### TASKS
[a] According to the breakfast account, what is the mother's cousin studying for?
[b] From the breakfast account, list each visual detail given for Witness's T-shirt.

### DOCUMENT TEXT
Sakkie Sakkie Boer Dance
Our mothers cousin is due to meet us for breakfast. She advised in advance that she could only meet for about an hour as she had plans. As we pass the car park I wave at a police van. As we pass the receptionist she quickly fumbles to minimise facebook and dubious dating websites. I then hear her shouting at the police. My mother enters with a beautiful lady so akin in looks. She looks lovely and so put together, this is my second cousin. I hug her hello.
We sit at breakfast and endure the same meal as the day before. It doesn’t matter because my mothers cousin is wonderful to chat to, she’s fascinating and studying for a phd in theology. She tells us about her upcoming travels and can relate to my wonderful time at the Alhambra. The only time we stop talking is when Witness the barman walks in and I greet him then shout “Witness where did you get your T-shirt?!” Alarmed and ambushed by us he quietly says that he made it. Cici and I shout across the restaurant “Do you sell them?!” He looks mildly terrified and says quietly that he will talk to us later about it if that’s okay. It’s a black tshirt with a 1rand coin painted with silver teardrops around it. Absolutely beautiful.

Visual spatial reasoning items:
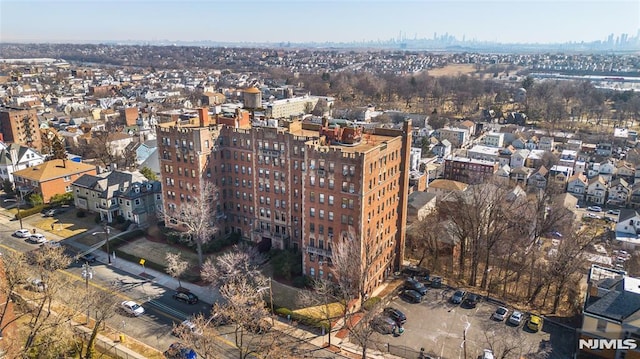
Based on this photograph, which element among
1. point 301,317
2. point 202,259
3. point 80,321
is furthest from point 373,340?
point 80,321

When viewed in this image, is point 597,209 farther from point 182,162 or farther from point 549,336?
point 182,162

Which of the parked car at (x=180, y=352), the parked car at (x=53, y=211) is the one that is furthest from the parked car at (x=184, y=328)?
the parked car at (x=53, y=211)

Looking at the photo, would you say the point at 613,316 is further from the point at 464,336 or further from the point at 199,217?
the point at 199,217

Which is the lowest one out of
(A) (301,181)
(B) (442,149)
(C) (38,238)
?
(C) (38,238)

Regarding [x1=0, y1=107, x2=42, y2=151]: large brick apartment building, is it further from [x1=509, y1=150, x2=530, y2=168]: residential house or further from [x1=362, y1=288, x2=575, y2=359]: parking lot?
[x1=509, y1=150, x2=530, y2=168]: residential house

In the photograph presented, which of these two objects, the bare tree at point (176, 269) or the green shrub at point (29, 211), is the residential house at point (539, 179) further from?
the green shrub at point (29, 211)

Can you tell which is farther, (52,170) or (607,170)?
(607,170)

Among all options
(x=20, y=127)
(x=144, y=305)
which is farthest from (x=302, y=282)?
(x=20, y=127)
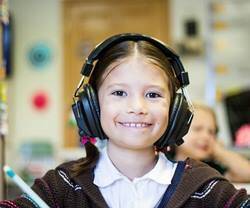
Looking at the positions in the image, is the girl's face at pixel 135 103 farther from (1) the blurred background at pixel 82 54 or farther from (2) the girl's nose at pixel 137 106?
(1) the blurred background at pixel 82 54

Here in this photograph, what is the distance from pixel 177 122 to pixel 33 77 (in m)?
3.34

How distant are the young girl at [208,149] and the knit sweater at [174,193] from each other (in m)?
0.69

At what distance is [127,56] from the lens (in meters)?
0.89

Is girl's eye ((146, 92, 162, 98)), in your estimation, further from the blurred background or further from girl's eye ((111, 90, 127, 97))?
the blurred background

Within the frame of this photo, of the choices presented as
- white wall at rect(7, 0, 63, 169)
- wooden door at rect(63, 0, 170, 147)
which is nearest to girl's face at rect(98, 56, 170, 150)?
wooden door at rect(63, 0, 170, 147)

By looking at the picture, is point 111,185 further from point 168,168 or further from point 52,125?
point 52,125

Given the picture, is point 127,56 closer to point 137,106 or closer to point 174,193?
point 137,106

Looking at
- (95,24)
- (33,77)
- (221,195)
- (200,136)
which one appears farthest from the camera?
(33,77)

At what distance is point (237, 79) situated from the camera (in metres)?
3.59

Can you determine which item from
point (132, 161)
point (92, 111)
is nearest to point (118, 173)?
point (132, 161)

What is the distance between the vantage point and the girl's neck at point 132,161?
0.92 meters

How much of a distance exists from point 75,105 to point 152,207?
0.25 metres

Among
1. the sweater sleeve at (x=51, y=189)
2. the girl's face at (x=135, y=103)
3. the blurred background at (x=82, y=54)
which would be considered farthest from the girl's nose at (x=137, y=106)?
the blurred background at (x=82, y=54)

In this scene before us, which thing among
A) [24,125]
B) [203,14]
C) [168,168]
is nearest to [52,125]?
[24,125]
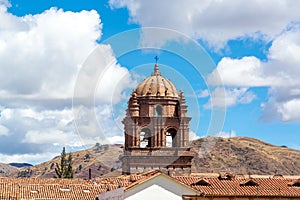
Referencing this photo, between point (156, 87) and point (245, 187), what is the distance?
1913cm

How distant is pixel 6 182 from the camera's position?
6059 cm

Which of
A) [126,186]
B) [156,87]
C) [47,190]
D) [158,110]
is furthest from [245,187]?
[156,87]

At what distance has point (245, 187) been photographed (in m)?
57.7

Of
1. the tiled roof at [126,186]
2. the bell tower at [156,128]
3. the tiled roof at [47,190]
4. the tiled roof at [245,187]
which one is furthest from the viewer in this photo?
the bell tower at [156,128]

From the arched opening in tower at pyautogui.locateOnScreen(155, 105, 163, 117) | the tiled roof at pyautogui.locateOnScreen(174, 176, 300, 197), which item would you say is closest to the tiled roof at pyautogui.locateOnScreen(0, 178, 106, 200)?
the tiled roof at pyautogui.locateOnScreen(174, 176, 300, 197)

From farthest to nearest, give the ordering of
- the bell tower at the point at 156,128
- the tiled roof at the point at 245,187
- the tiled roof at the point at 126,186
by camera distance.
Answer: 1. the bell tower at the point at 156,128
2. the tiled roof at the point at 126,186
3. the tiled roof at the point at 245,187

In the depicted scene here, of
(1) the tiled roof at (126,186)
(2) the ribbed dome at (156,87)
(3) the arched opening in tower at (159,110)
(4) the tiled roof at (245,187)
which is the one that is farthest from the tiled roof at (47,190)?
(2) the ribbed dome at (156,87)

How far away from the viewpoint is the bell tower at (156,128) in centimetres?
7144

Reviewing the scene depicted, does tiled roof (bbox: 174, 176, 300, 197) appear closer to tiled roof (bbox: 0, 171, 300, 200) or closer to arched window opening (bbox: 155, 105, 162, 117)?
tiled roof (bbox: 0, 171, 300, 200)

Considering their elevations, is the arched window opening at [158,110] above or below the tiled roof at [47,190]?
above

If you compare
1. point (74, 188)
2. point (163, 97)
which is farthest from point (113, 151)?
point (74, 188)

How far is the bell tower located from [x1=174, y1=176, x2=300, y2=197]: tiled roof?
10.1 m

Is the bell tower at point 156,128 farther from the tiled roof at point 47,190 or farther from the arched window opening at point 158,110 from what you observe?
the tiled roof at point 47,190

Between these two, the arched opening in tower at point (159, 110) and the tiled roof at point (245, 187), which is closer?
the tiled roof at point (245, 187)
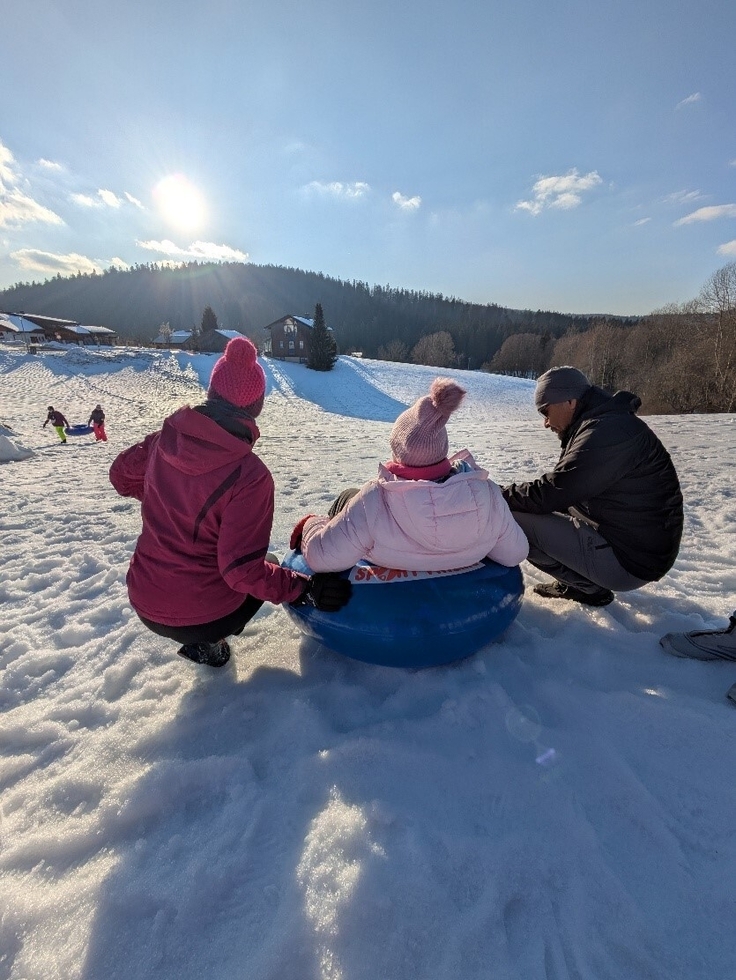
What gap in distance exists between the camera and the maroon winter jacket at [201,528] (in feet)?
6.34

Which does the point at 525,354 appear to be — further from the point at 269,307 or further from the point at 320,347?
the point at 269,307

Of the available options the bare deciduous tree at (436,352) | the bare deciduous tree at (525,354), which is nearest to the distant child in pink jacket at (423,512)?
the bare deciduous tree at (436,352)

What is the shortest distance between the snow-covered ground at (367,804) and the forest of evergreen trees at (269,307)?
72406 mm

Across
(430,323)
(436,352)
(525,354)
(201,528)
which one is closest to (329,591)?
(201,528)

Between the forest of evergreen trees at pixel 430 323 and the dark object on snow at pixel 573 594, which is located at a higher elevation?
the forest of evergreen trees at pixel 430 323

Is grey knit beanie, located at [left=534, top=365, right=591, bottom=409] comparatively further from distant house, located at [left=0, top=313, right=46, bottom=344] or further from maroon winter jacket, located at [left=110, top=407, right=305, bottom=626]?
distant house, located at [left=0, top=313, right=46, bottom=344]

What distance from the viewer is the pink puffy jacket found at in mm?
1978

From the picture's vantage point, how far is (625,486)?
101 inches

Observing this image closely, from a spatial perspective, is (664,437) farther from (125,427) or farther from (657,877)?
(125,427)

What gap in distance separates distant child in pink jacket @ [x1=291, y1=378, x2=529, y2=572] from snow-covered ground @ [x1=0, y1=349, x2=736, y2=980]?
699 millimetres

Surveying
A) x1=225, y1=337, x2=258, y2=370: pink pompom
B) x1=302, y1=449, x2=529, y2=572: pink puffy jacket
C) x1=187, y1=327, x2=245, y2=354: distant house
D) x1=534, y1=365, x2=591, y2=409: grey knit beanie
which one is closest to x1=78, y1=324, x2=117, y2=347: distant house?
x1=187, y1=327, x2=245, y2=354: distant house

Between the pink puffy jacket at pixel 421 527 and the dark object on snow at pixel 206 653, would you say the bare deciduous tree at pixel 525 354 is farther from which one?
the dark object on snow at pixel 206 653

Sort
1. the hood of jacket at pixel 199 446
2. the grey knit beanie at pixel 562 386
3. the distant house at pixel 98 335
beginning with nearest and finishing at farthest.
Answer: the hood of jacket at pixel 199 446 < the grey knit beanie at pixel 562 386 < the distant house at pixel 98 335

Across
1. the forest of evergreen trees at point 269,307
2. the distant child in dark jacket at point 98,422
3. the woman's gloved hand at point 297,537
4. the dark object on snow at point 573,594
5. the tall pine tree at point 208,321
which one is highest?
the forest of evergreen trees at point 269,307
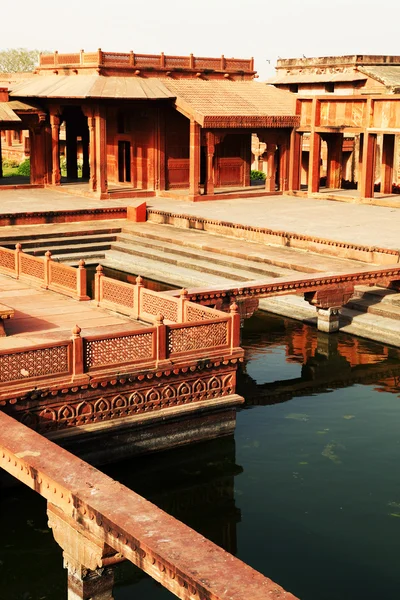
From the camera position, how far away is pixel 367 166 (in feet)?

### THE RESULTS
[a] A PhD in theology.

[b]
- It is black.
- It has a 1 rand coin on it.
- Silver teardrops are painted around the coin.